A Romênia foi uma das cinematografias que se impuseram nos anos 2000, nos grandes eventos internacionais de cinema. Seus autores ainda não acabaram de nos surpreender, mas é Luminita quem domina Child's Pose, de Calin Peter Netzer, no papel de uma mãe dominadora que tenta proteger o filho que matou um garoto num acidente carro. Logo no começo do filme, Luminita, fumando sem parar, queixa-se para a cunhada da desatenção do filho, que se recusa a vê-la mesmo em seu aniversário. A recepção, a seguir, reúne políticos, artistas, toda a classe dirigente romena. São vulgares, prepotentes. E aí, ocorre a tragédia. A leoa, cutucada, reage. Luminita passa como um trator sobre policiais, a família da criança morta. Só o que lhe interessa é o filho, mesmo que ele a odeie. É uma personagem detestável, própria para outra representação misantrópica da sociedade e do mundo.

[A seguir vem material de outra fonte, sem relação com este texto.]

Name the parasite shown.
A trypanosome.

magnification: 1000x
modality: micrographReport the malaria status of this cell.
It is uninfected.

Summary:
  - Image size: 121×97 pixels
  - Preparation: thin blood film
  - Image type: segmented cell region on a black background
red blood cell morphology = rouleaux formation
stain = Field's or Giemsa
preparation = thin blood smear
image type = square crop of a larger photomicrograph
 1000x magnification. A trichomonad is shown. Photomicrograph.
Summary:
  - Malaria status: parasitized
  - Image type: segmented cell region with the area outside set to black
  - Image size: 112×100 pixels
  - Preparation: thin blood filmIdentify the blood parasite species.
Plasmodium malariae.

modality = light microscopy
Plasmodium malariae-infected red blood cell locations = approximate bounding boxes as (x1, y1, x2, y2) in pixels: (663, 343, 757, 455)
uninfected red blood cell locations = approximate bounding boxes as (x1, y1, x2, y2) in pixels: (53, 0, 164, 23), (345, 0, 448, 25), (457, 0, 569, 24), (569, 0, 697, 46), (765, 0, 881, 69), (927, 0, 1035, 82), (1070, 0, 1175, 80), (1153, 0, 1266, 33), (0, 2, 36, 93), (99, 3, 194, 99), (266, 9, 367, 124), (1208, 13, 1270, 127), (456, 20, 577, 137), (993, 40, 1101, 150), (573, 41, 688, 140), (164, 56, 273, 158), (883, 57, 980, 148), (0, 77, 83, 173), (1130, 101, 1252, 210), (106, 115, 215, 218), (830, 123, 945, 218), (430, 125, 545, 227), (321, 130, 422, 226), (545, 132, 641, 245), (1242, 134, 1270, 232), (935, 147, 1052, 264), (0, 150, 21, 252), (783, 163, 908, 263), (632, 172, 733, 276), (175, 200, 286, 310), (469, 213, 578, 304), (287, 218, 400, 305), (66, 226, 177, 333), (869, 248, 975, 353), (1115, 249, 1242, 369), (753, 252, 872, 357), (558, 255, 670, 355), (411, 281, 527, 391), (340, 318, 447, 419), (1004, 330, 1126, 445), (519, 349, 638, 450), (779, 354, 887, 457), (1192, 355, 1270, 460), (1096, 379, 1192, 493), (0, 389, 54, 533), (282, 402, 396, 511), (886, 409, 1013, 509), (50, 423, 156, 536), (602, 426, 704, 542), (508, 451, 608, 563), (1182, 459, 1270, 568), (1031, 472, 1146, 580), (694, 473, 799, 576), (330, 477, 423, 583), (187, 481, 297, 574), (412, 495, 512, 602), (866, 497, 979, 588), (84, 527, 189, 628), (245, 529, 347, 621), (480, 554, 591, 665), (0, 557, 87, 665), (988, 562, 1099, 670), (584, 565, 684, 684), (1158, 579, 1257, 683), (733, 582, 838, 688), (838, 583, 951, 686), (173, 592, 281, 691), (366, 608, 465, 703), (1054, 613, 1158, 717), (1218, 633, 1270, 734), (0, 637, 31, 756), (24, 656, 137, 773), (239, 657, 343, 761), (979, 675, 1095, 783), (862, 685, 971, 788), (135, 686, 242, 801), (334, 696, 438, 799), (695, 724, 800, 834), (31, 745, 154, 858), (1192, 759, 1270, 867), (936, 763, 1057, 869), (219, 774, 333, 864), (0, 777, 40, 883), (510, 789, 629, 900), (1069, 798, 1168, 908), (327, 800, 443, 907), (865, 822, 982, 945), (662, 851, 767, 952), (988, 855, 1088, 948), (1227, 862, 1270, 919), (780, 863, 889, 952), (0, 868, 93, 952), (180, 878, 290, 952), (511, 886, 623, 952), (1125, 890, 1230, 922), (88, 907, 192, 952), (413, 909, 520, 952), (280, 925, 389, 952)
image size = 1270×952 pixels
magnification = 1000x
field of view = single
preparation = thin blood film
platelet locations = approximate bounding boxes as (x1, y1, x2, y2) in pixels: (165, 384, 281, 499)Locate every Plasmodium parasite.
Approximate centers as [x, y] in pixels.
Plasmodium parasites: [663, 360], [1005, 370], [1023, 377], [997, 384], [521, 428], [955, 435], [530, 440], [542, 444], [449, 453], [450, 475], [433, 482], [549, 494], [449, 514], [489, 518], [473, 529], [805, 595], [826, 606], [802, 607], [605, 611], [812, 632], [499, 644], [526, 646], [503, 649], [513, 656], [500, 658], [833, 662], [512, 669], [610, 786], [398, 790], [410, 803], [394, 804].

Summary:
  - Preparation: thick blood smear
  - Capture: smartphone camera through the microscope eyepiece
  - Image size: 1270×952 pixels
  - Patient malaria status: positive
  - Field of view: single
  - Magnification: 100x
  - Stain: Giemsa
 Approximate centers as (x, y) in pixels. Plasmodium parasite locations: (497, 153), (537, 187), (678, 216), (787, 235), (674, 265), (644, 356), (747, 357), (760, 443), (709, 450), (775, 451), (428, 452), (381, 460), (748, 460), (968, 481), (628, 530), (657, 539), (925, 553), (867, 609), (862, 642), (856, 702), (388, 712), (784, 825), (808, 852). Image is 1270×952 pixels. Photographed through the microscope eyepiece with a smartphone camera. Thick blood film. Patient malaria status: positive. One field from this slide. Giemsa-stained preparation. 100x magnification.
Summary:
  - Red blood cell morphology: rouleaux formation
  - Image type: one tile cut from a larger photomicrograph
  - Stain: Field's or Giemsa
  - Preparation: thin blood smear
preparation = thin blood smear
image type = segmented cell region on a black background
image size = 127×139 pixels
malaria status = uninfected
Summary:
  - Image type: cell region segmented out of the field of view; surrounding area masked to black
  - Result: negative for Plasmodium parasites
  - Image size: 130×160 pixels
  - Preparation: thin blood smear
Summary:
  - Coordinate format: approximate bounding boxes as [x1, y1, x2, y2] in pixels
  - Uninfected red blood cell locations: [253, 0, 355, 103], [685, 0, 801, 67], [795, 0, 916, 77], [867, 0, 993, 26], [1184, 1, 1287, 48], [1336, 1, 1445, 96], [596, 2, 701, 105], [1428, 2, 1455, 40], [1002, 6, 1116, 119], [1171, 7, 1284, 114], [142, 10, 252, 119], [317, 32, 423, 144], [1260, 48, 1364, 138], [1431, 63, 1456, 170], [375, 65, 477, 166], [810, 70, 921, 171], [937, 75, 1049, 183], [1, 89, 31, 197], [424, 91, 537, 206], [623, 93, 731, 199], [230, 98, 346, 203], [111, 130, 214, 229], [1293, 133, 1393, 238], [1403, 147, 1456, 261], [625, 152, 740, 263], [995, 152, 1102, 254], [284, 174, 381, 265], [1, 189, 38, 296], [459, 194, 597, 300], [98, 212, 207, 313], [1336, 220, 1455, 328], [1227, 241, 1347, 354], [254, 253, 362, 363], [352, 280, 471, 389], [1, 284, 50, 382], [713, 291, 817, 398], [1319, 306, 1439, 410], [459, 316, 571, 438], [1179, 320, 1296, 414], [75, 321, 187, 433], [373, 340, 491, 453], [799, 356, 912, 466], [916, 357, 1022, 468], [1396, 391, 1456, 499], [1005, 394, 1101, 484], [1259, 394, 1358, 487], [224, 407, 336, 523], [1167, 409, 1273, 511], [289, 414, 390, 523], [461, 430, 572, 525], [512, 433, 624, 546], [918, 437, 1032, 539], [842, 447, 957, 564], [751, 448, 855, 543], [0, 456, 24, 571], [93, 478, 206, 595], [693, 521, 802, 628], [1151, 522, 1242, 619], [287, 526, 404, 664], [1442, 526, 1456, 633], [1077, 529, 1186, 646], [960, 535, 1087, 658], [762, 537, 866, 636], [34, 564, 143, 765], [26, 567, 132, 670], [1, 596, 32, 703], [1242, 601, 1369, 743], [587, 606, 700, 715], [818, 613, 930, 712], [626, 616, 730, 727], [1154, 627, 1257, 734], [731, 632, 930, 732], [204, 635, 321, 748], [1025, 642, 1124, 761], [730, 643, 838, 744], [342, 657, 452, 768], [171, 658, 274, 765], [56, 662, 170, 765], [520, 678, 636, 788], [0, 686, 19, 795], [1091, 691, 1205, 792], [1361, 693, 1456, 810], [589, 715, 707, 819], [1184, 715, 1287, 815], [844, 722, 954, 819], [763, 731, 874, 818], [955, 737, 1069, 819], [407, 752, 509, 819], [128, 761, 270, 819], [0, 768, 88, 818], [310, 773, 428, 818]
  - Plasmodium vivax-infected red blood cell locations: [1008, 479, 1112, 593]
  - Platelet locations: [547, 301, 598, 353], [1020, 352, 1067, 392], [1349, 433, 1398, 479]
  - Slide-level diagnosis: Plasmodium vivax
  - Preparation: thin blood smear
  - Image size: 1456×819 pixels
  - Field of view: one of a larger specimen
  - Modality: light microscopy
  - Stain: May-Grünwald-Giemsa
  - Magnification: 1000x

E, então, as coisas começam a mudar e ela se humaniza. Duas cenas são exemplares - o diálogo, enfim, com o filho, e a visita à família do morto. Despida da sua capa de arrogância, ela termina chorando com a mãe do menino. E quando começa a falar no filho, é como se ele também tivesse morrido - para ela. Child's Pose foi um dos melhores filmes até agora, com o chileno e o russo. Há outro acidente de carro, com morte, em Layla Fourie, da sul-africana Pia Marais. Apesar de todas as mudanças na sociedade do país, um resquício de racismo ainda permanece e aflora, por toques, quando uma mulher negra atropela um homem (branco) na estrada e tenta socorre-lo. Quando ele morre, Layla tenta esconder o crime, lançando o cadáver no lixo. Ela viaja com o filho, um garoto a quem cria sozinha. E ocorre de, em seguida, a protagonista se envolver com o filho da vítima. Que situação, hein?

Pia tinha um material forte, mas o excesso de coincidência e o fato de querer abordar muitos temas ao mesmo tempo termina por diluir o que poderia e até deveria ser o impacto de seu filme. O romeno Netzer vai mais direto ao ponto. Explora conflitos familiares, sociais. De repente, a divisão de classes de seu filme tem alguma coisa de A Separação, de Asghar Farhadi, que iniciou aqui mesmo em Berlim, há dois anos, sua escalada internacional. Mas as atriz que faz Layla, Rayna Campbell, é muito boa - a Berlinale de 2013 arrisca-se a entrar para a história por suas atrizes (e mulheres) fortes.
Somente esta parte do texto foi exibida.